Task 1
How would you translate this sentence from the passage on Mound Bayou into Spanish: "In 1892, the Mound Bayou Normal Institute, a Black school, was founded by the American Missionary Association."
Task 2
Carry on the passage on Mound Bayou, picking up right after its final sentence.

Passage to read
In the aftermath of the Civil War, Davis Bend became an autonomous free community when Joseph Emory Davis sold his property to former slave Benjamin Montgomery, who had run a store and been a prominent leader at Davis Bend. The prolonged agricultural depression, falling cotton prices, flooding by the Mississippi River, and white hostility in the region contributed to the economic failure of Davis Bend.

The two main founders of Mound Bayou in 1887 were Isaiah T. Montgomery, Benjamin's son, and Isaiah's cousin, Benjamin Titus Green.
Montgomery also served as the first mayor.

The bottomlands of the Delta were a relatively undeveloped frontier, and freedmen had a chance to make money by clearing land and using the profits to buy land in such frontier areas. In 1892, the Mound Bayou Normal Institute, a Black school, was founded by the American Missionary Association.

African Americans throughout the United States celebrated the Mound Bayou example. In 1908, President Theodore Roosevelt ordered his train to make a special stop in the town. From the platform, he proclaimed that he was witnessing “an object lesson full of hope for the colored people and therefore full of hope for the white people, too.” Four years later, Booker T. Washington, in a speech to a crowd of thousands, hailed Mound Bayou as a “place where a Negro may get inspiration by seeing what other members of his race have accomplished...[and] where he has an opportunity to learn some of the fundamental duties and responsibilities of social and civic life.”

In 1900 the Mound Bayou Industrial College (also known as the "Baptist College") was established for African American students and was active until 1936.

The belief of Mound Bayou's citizens in their role as promoting a Black model of freedom and self-government was instrumental in weathering the decline in the two decades after World War I. No person was more effective in keeping the town afloat than Mayor Benjamin A. Green, a son of Benjamin Titus Green and the first person born in the community. A Harvard Law School graduate, he won overwhelmingly for mayor in 1919 and served until he died in 1960. Green's diplomatic skills proved crucial in navigating external threats and keeping internal peace.

Dataset content
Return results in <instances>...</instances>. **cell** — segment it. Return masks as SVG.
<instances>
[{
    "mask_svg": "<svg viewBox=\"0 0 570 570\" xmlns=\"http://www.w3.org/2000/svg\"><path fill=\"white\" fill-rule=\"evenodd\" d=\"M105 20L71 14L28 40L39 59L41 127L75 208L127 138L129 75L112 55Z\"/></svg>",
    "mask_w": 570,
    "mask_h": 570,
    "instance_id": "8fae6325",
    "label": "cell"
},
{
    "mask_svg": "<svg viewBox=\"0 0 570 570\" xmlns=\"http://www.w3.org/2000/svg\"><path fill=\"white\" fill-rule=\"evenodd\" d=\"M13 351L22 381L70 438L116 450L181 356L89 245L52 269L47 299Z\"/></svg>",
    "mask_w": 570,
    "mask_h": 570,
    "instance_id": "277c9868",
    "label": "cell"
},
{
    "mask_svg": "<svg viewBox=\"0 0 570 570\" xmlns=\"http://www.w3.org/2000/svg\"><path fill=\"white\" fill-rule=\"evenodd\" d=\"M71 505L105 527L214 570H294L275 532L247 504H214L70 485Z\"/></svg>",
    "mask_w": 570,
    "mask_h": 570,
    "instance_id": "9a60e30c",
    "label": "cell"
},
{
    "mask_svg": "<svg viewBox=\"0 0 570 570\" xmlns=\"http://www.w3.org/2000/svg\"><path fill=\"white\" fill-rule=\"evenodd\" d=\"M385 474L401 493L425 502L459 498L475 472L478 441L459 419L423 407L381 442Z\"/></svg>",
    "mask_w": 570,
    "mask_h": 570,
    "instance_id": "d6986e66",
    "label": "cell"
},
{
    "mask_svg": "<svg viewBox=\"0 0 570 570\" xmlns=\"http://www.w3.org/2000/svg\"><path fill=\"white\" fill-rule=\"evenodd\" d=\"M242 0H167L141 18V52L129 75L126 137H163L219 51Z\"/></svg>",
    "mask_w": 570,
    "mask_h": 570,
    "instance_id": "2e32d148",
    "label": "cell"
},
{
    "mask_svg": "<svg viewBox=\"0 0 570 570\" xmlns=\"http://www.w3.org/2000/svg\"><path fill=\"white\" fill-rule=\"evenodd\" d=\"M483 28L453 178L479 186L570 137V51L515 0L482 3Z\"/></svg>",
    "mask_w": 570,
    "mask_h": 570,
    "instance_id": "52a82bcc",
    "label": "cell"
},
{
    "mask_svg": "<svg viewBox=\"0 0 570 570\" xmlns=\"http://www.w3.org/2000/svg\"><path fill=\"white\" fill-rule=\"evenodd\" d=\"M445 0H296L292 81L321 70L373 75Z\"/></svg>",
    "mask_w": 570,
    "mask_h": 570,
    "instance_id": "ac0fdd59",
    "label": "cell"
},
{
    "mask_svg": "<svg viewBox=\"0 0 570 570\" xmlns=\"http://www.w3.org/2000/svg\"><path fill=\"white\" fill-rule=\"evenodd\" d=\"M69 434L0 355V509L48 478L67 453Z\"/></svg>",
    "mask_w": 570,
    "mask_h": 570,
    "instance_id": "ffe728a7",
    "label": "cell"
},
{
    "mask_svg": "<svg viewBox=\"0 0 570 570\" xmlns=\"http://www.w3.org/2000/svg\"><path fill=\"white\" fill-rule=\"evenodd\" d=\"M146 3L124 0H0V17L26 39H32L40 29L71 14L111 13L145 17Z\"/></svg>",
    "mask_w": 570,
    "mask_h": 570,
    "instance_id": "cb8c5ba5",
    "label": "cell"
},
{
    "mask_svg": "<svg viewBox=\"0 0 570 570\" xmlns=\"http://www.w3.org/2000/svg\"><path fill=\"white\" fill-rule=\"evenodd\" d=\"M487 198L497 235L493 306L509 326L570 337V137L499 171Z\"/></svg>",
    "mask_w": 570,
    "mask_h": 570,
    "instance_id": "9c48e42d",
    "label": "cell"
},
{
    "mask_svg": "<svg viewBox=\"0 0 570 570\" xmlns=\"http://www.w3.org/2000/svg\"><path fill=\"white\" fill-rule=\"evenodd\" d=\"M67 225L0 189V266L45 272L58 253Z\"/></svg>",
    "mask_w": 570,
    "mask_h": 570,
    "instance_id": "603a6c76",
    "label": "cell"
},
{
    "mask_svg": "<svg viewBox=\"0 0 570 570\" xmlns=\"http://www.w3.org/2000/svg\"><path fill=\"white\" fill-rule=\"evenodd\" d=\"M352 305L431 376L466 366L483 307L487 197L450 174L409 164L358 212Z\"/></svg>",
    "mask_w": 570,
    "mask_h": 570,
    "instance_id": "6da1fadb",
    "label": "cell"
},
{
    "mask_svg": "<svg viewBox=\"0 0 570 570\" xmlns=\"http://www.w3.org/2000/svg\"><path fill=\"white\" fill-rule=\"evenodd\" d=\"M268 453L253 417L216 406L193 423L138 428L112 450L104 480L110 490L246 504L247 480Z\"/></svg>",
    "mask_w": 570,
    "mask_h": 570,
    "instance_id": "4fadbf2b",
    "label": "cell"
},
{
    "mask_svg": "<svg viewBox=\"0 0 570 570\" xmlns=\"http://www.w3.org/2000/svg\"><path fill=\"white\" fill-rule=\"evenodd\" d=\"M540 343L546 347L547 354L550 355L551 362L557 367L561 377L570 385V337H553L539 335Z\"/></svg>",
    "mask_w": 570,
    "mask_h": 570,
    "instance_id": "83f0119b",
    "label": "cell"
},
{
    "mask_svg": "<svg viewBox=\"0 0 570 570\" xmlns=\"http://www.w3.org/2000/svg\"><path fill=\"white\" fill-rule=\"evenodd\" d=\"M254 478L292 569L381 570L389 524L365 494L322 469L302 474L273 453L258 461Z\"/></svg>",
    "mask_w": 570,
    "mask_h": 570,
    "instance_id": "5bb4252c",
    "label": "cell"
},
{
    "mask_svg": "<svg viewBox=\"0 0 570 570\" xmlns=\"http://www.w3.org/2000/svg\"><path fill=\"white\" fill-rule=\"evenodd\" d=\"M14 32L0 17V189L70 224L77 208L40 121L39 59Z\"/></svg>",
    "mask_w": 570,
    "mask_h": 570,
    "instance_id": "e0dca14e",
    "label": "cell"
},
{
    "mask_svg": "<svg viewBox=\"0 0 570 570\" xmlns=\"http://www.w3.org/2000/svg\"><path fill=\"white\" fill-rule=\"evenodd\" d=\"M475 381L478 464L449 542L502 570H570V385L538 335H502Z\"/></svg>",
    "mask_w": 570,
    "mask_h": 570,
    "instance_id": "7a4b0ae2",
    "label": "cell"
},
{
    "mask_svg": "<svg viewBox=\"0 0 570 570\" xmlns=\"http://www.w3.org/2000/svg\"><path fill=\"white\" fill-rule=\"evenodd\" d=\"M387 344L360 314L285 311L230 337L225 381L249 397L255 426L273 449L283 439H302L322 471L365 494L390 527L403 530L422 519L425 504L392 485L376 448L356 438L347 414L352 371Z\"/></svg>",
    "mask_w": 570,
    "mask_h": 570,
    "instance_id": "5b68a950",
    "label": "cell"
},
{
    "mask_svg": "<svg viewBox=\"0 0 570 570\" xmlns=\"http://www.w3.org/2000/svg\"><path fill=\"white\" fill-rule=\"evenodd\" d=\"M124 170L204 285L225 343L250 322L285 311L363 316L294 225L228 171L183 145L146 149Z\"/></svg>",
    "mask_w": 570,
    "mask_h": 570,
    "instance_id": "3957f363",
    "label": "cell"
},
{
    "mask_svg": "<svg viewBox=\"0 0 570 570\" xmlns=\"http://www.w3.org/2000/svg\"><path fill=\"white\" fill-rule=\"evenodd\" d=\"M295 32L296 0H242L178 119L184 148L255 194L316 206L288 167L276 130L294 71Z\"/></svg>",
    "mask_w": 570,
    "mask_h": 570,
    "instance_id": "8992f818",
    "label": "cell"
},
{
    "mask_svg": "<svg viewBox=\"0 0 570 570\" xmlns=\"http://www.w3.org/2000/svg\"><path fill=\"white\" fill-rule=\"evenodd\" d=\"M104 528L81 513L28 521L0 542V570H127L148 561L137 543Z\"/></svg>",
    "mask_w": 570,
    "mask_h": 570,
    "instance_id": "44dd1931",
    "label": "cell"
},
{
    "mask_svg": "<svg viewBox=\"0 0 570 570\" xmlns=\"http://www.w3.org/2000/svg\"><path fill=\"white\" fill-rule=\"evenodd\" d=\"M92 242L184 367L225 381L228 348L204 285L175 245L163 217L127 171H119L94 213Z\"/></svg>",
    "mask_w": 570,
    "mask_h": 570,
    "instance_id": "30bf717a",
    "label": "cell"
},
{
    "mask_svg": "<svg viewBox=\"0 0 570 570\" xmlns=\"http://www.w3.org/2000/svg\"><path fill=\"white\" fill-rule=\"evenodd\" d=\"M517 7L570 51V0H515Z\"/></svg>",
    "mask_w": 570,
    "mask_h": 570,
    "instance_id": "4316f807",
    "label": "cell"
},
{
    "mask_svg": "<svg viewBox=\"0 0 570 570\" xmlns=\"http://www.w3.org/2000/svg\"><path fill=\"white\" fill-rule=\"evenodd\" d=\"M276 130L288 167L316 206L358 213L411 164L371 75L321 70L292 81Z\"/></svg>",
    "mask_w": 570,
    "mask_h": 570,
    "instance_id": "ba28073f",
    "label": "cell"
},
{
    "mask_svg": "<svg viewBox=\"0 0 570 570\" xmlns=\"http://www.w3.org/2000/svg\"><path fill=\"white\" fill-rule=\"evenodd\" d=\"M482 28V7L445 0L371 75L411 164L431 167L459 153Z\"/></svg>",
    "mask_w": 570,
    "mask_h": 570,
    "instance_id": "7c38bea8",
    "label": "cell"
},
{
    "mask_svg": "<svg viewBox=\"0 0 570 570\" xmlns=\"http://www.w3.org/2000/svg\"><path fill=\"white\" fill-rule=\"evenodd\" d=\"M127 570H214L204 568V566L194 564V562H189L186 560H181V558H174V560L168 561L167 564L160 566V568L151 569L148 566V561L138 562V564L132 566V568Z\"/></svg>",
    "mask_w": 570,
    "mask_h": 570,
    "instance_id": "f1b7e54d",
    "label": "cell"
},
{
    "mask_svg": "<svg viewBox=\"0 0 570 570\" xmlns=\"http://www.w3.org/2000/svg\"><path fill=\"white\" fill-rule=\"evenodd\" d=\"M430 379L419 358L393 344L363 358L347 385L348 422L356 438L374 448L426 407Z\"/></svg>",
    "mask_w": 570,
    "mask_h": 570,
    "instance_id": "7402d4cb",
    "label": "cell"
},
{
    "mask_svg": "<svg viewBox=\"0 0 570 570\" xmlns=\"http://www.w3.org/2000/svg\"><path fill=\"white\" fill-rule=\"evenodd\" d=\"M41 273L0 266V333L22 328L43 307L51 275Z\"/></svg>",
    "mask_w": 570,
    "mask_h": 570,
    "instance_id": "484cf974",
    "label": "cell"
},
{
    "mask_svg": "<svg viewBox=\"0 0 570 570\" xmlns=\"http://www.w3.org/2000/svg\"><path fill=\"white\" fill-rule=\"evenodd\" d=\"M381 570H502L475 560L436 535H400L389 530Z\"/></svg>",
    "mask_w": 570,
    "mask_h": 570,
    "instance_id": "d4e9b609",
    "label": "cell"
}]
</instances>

Expected answer 1
En 1892, el Mound Bayou Normal Institute, una escuela para la población negra, fue fundado por la American Missionary Association.

Expected answer 2
In the 1920s, Green volunteered to be a possible attorney for use by the NAACP in legal cases. His willingness to publicly align with that organization was not an exception in the community. Mound Bayou had a greater NAACP membership as a percentage of the Black population than any other Mississippi community.

Shortly after a fire destroyed much of the business district, Mound Bayou began to revive in 1942 after the opening of the Taborian Hospital by the International Order of Twelve Knights and Daughters of Tabor, a fraternal organization. For more than two decades, under its Chief Grand Mentor Perry M. Smith, the hospital provided low-cost health care to thousands of Black people in the Mississippi Delta. The chief surgeon was T.R.M. Howard, who eventually became one of the wealthiest Black men in the state. Howard owned a plantation of more than 1000 acre, a home-construction firm, and a small zoo, and he built the first swimming pool for black people in Mississippi.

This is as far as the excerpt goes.